To address the problem, the team implemented a quick fix and updated a few master chain validators. This enabled the blockchain to resume block production swiftly. A full technical report detailing the root cause of the issue will be available soon.

“As blockchain networks grow more complex, brief outages may become increasingly common, potentially hindering broader consumer adoption of cryptocurrencies and undermining public trust in the technology.”
This statement highlights a growing concern in the blockchain space. As networks like TON handle higher transaction volumes, their technical complexity increases. This makes them more susceptible to disruptions.
TON’s History of Brief Outages
This is not the first time TON has faced brief outages. In August 2024, the network experienced multiple disruptions due to overwhelming demand for the DOGS meme coin. This demand congested the blockchain.
- On August 27, block production was suspended at workchain block 45,341,899, causing several hours of downtime. Validators reset their nodes at 4:00 UTC to restore consensus.
- By 5:30 UTC , functionality was briefly restored, but the network crashed again hours later due to excessive DOGS memecoin transfers.
- On August 28, another outage occurred, halting block production at workchain block 45,350,522. This downtime lasted about six hours before being resolved.
While these incidents were resolved quickly, they underscore the challenges of scaling blockchain infrastructure to meet surging user activity.
Growing Institutional Interest Despite Challenges

Despite these brief outages, TON continues to attract significant attention from both retail users and institutional investors. In March 2025, the Telegram Open Network secured $400 million in funding from prominent venture capital firms, including Sequoia Capital, Draper Associates, CoinFund, and SkyBridge.
This influx of institutional investment highlights confidence in TON’s long-term potential, even as concerns about network reliability persist. As Telegram increasingly relies on TON for its cryptocurrency initiatives, the pressure to maintain stability will only intensify.
Final Thoughts
The June 1 outage serves as a reminder of the technical challenges inherent in high-throughput blockchains like TON. While the network’s quick recovery minimized disruption, the incident raises important questions about scalability. It also impacts reliability and public trust in blockchain technology.
As Telegram integrates TON more deeply into its ecosystem, ensuring consistent performance will be critical.

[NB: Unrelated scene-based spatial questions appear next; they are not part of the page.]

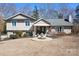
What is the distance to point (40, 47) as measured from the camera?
6125 centimetres

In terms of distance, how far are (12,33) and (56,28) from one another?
100 cm

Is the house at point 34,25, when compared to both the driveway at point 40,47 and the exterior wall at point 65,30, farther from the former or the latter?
the driveway at point 40,47

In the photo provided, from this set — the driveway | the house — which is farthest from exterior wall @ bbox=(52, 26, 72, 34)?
the driveway

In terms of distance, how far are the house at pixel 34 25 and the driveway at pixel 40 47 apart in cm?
22

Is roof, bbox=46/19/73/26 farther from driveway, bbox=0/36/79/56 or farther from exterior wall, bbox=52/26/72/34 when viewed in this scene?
driveway, bbox=0/36/79/56

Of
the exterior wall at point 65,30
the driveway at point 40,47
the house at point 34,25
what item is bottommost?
the driveway at point 40,47

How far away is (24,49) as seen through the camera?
61250 mm

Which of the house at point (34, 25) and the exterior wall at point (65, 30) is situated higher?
the house at point (34, 25)

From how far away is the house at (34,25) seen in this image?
61281mm

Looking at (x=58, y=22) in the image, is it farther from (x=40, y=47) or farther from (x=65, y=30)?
(x=40, y=47)

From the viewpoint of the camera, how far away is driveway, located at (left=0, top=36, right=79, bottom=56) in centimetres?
6119

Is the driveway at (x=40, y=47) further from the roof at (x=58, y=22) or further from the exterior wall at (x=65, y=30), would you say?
the roof at (x=58, y=22)

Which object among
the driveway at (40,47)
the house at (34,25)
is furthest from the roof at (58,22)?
the driveway at (40,47)

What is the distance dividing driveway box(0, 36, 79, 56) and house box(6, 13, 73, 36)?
22 centimetres
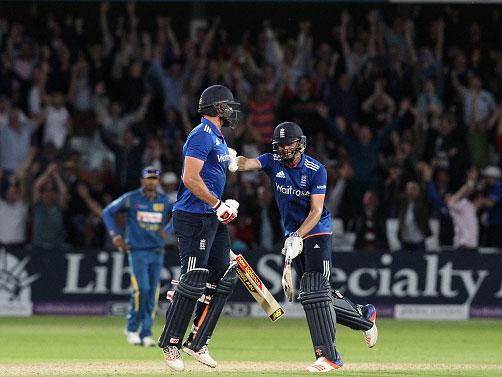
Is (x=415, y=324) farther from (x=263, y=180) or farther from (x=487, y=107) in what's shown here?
(x=487, y=107)

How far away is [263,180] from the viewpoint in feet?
62.9

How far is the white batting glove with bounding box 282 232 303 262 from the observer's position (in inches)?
399

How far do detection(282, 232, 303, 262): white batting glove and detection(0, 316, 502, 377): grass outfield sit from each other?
1000mm

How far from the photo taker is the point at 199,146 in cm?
991

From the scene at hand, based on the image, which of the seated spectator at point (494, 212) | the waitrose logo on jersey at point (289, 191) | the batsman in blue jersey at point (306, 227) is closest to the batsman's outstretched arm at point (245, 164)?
the batsman in blue jersey at point (306, 227)

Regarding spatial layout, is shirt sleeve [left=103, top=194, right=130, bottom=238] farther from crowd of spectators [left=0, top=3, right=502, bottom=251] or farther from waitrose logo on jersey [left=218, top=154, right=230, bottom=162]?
waitrose logo on jersey [left=218, top=154, right=230, bottom=162]

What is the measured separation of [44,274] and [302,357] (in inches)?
250

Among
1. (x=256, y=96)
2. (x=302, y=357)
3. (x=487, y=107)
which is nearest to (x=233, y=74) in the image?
(x=256, y=96)

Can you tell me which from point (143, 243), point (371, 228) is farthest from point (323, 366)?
point (371, 228)

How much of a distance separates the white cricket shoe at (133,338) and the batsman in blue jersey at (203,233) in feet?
12.3

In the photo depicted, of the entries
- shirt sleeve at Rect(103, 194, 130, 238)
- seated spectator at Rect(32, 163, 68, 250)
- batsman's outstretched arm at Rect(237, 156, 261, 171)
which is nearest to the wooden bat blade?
batsman's outstretched arm at Rect(237, 156, 261, 171)

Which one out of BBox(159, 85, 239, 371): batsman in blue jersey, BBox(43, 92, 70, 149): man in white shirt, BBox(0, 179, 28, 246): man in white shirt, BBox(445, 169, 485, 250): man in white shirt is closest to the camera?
BBox(159, 85, 239, 371): batsman in blue jersey

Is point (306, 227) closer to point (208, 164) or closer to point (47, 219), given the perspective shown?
point (208, 164)

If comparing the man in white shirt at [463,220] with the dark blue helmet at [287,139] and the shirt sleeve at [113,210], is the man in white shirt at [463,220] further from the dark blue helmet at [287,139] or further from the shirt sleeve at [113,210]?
the dark blue helmet at [287,139]
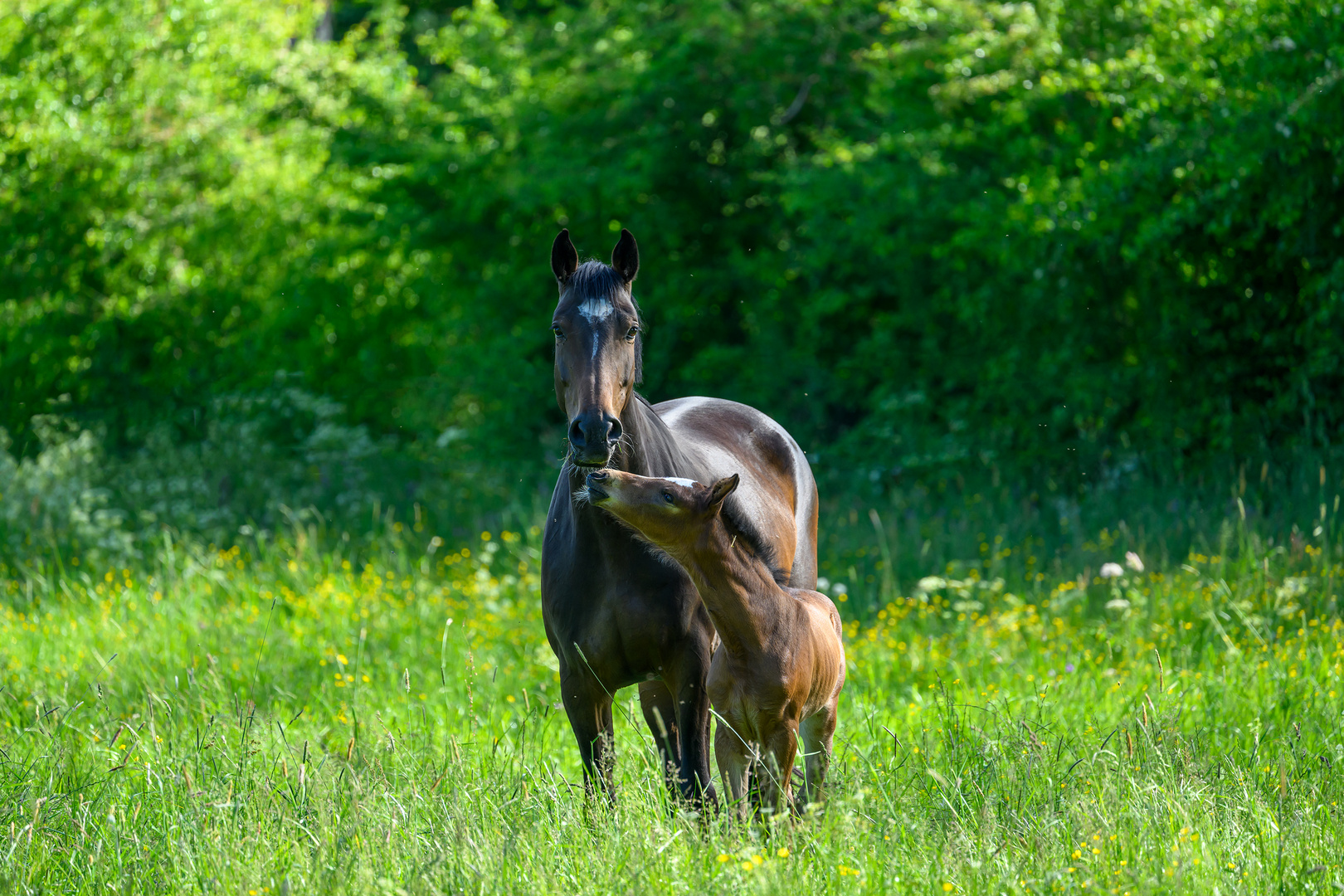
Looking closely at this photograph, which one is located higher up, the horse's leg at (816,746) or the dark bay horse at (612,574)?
the dark bay horse at (612,574)

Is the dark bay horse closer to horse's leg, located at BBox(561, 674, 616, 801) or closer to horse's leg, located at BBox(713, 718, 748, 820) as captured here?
horse's leg, located at BBox(561, 674, 616, 801)

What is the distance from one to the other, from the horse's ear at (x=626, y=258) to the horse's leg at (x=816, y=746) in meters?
1.63

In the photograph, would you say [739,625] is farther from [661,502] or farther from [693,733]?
[693,733]

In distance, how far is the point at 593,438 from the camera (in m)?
3.62

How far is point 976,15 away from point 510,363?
5545mm

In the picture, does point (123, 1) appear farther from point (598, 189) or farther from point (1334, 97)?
point (1334, 97)

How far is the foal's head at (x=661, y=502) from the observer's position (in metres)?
3.35

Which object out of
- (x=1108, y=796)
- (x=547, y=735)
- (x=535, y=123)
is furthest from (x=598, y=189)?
(x=1108, y=796)

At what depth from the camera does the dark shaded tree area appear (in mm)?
8789

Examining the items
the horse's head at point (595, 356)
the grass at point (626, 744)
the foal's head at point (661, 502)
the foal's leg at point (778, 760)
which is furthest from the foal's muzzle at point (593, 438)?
the grass at point (626, 744)

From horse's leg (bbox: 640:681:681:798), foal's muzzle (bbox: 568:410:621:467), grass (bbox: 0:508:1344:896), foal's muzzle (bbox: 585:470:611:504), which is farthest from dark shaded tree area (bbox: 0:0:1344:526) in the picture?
foal's muzzle (bbox: 585:470:611:504)

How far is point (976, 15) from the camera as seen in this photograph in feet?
33.3

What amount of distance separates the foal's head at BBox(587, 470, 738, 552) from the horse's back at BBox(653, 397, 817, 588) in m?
1.20

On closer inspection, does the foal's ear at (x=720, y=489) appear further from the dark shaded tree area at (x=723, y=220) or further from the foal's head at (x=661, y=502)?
the dark shaded tree area at (x=723, y=220)
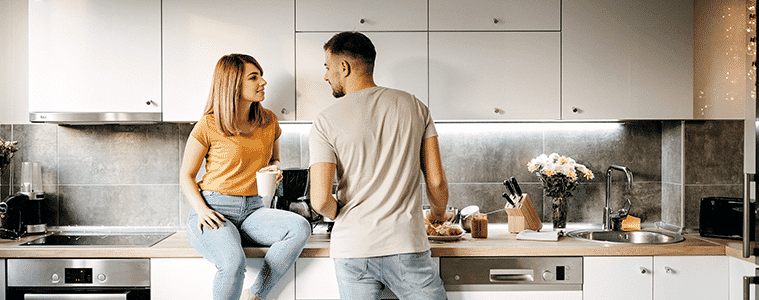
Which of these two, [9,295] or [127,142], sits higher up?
[127,142]

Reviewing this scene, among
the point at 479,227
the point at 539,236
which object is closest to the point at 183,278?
the point at 479,227

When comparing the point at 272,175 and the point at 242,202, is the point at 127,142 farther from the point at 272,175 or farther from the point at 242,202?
the point at 272,175

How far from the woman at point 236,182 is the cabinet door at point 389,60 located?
0.28m

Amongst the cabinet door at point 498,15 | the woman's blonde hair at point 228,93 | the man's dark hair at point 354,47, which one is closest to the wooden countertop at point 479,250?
the woman's blonde hair at point 228,93

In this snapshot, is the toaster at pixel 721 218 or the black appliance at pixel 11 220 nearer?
the toaster at pixel 721 218

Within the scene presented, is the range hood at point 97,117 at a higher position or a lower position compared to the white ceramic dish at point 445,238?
higher

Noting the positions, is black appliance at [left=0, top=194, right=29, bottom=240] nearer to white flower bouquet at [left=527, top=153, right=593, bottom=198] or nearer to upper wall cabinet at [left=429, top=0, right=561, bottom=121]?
upper wall cabinet at [left=429, top=0, right=561, bottom=121]

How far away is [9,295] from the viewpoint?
215 centimetres

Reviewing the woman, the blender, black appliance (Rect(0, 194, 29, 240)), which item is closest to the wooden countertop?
the woman

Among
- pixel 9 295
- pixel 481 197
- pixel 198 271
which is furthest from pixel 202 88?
pixel 481 197

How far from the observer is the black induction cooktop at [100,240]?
2227 mm

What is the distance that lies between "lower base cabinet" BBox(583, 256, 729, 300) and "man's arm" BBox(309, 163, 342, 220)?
1.16m

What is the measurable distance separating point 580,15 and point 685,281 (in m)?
1.23

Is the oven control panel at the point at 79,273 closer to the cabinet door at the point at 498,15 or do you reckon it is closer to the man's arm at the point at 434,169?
the man's arm at the point at 434,169
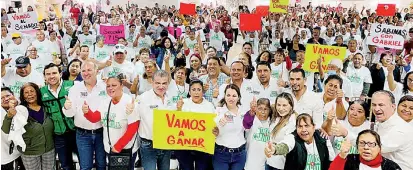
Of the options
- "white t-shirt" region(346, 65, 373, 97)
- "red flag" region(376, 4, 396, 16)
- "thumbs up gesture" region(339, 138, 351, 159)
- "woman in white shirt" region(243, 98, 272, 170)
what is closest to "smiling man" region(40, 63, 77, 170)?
"woman in white shirt" region(243, 98, 272, 170)

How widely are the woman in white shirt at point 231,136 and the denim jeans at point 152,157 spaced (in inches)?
22.9

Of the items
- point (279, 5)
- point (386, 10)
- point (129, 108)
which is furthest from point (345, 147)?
point (386, 10)

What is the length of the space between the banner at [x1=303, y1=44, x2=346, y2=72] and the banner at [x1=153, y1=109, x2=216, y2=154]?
2830 millimetres

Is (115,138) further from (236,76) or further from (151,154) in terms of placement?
(236,76)

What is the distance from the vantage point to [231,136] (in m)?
3.85

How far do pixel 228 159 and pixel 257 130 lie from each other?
0.40m

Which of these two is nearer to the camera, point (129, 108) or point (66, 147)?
point (129, 108)

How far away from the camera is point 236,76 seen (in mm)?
4793

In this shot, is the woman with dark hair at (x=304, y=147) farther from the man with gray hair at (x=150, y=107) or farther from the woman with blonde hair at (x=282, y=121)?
the man with gray hair at (x=150, y=107)

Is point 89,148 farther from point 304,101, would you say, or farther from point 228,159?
point 304,101

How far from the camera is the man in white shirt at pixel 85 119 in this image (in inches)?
164

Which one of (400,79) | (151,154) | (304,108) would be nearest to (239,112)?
(304,108)

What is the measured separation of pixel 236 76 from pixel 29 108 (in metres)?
2.20

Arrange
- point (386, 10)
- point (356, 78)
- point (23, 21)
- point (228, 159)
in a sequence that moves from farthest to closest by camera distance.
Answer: point (386, 10) → point (23, 21) → point (356, 78) → point (228, 159)
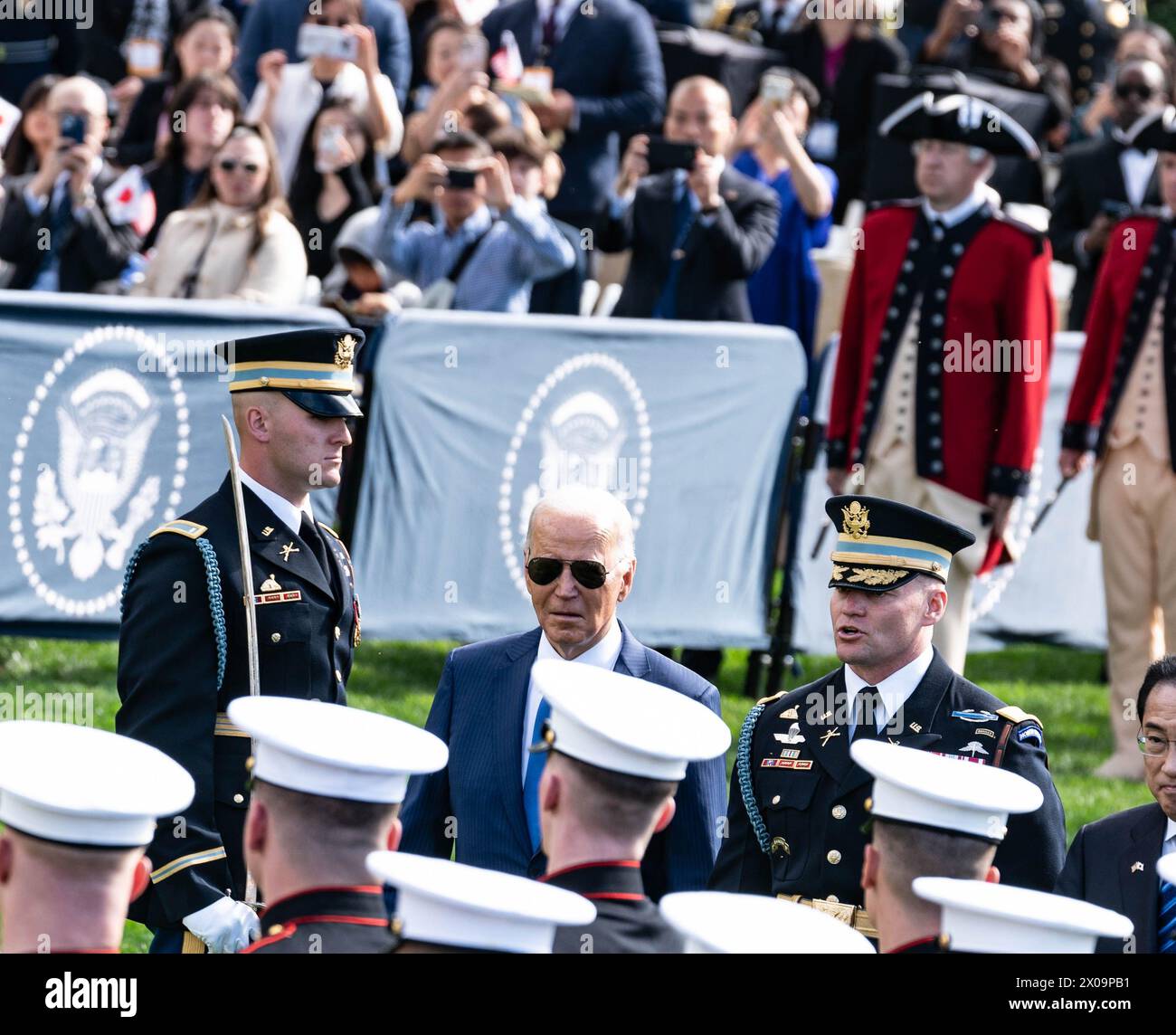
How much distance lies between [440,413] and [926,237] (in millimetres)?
2124

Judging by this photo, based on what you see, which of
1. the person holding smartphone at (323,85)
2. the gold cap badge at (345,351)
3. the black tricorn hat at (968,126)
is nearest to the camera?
the gold cap badge at (345,351)

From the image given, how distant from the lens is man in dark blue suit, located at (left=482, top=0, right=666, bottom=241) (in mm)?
12984

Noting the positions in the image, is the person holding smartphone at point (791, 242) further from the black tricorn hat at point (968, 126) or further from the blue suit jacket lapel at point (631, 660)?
the blue suit jacket lapel at point (631, 660)

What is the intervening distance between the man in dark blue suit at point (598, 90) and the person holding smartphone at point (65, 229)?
2696 mm

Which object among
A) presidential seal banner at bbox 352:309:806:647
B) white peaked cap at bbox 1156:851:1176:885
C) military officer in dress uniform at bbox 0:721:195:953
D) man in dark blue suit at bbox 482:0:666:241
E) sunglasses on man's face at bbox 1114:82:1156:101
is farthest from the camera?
sunglasses on man's face at bbox 1114:82:1156:101

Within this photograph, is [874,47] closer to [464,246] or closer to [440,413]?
[464,246]

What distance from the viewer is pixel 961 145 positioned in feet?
29.6

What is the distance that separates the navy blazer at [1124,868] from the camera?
18.0ft

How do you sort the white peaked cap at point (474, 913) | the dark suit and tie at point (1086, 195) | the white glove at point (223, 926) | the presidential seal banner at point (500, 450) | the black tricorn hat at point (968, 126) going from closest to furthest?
the white peaked cap at point (474, 913) → the white glove at point (223, 926) → the black tricorn hat at point (968, 126) → the presidential seal banner at point (500, 450) → the dark suit and tie at point (1086, 195)

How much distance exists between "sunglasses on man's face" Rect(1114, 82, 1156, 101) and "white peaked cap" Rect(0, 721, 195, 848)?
33.2 feet

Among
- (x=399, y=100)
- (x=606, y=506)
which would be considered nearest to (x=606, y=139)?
(x=399, y=100)

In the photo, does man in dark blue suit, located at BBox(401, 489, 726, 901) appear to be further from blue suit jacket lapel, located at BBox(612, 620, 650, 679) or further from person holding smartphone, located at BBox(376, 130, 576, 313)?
person holding smartphone, located at BBox(376, 130, 576, 313)

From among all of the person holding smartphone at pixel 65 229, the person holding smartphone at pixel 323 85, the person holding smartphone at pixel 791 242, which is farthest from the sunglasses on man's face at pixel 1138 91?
the person holding smartphone at pixel 65 229

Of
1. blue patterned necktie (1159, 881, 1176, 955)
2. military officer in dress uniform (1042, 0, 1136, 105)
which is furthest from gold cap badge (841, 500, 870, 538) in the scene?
military officer in dress uniform (1042, 0, 1136, 105)
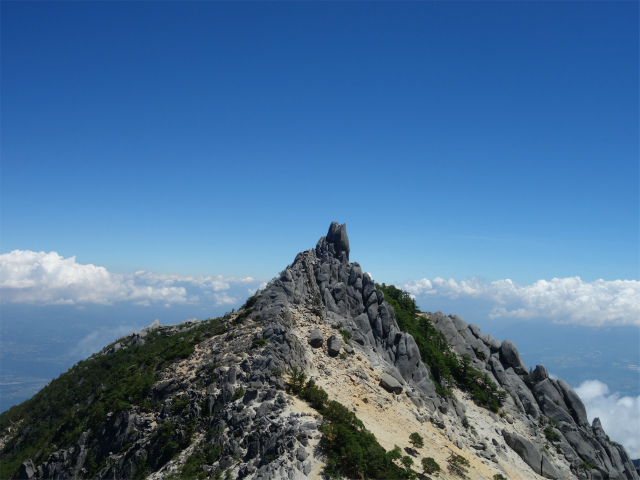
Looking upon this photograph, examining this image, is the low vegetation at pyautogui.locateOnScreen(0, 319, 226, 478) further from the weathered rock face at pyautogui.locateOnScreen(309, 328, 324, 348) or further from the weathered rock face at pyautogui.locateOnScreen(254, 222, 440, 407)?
the weathered rock face at pyautogui.locateOnScreen(309, 328, 324, 348)

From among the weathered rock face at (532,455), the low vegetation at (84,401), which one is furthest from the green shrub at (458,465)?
the low vegetation at (84,401)

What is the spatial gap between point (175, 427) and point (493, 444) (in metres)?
34.8

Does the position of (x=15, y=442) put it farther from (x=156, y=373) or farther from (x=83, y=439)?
(x=156, y=373)

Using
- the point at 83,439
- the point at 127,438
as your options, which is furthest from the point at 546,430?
the point at 83,439

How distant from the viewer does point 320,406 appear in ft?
97.8

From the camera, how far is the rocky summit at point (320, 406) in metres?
26.3

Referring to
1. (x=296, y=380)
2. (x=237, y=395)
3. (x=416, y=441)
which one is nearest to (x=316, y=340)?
(x=296, y=380)

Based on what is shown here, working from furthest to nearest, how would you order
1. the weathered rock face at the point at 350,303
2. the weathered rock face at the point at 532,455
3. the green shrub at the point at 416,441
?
the weathered rock face at the point at 350,303 → the weathered rock face at the point at 532,455 → the green shrub at the point at 416,441

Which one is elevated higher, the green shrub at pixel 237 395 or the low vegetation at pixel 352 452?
the green shrub at pixel 237 395

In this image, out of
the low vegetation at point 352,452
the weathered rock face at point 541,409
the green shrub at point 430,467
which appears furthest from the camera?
the weathered rock face at point 541,409

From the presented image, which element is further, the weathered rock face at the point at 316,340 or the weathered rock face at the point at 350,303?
the weathered rock face at the point at 350,303

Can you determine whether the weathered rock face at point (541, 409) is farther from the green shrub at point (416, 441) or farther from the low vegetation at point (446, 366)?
the green shrub at point (416, 441)

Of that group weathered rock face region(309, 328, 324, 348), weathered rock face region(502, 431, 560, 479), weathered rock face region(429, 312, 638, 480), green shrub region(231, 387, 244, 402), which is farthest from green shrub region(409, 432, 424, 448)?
weathered rock face region(429, 312, 638, 480)

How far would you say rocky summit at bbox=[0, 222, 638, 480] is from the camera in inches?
1036
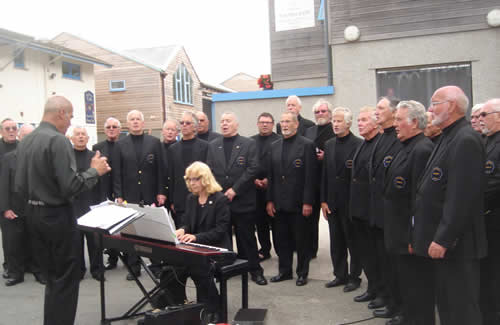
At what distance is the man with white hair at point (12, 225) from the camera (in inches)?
235

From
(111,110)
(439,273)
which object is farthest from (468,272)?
(111,110)

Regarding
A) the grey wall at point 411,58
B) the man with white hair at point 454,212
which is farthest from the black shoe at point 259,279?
the grey wall at point 411,58

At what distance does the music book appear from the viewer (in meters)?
3.59

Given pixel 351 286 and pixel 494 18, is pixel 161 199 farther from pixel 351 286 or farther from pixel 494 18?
pixel 494 18

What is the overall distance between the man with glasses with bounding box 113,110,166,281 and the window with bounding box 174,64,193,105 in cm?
2474

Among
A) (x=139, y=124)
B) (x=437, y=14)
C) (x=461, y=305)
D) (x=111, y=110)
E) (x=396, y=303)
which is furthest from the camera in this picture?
(x=111, y=110)

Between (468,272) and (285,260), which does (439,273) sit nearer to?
(468,272)

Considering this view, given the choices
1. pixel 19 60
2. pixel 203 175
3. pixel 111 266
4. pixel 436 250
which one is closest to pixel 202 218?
pixel 203 175

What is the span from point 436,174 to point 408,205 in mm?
688

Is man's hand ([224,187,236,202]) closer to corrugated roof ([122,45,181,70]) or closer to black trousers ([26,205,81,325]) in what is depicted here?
black trousers ([26,205,81,325])

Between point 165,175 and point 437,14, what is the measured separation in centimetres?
718

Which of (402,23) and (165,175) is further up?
(402,23)

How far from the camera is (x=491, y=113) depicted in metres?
4.02

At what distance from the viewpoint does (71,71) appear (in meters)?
20.9
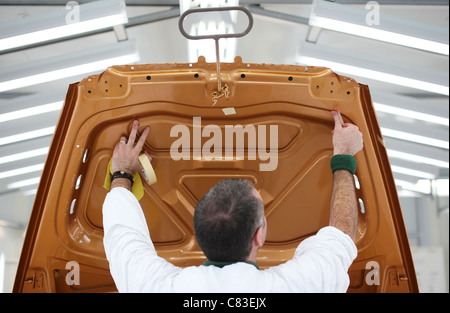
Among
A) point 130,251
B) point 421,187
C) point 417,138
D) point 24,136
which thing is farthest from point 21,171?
point 421,187

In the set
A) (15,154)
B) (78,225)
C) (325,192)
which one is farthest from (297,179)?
(15,154)

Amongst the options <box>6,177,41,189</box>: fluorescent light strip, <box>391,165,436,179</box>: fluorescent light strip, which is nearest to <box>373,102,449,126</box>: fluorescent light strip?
<box>391,165,436,179</box>: fluorescent light strip

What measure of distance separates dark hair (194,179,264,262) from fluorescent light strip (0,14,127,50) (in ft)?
9.87

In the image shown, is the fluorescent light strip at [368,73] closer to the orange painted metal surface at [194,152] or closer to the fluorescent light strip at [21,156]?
the orange painted metal surface at [194,152]

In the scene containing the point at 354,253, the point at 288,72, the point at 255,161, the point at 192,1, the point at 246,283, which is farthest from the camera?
the point at 192,1

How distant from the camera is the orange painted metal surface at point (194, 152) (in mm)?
2133

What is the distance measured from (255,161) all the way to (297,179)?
0.24 metres

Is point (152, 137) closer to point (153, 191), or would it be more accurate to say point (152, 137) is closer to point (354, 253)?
point (153, 191)

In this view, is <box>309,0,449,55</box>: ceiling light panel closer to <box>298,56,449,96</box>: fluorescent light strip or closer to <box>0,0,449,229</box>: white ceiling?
<box>0,0,449,229</box>: white ceiling

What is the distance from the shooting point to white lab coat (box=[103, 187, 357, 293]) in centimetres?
153

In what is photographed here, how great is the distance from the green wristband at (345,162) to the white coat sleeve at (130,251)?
0.91 metres

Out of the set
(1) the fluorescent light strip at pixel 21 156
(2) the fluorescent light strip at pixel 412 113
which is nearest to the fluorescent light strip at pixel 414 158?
(2) the fluorescent light strip at pixel 412 113

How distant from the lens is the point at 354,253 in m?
1.79

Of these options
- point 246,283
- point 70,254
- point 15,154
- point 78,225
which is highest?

This will sustain user confidence and drive broader adoption. For now, the network is back to normal, but the conversation around its long-term resilience is far from over.
“Even after the brief network outages, TON is gaining retail attention and institutional investment from big digital asset names in the crypto space.”
With its innovative design and growing institutional backing, TON remains a promising player in the blockchain industry. However, it must continue to address these technical hurdles to solidify its position.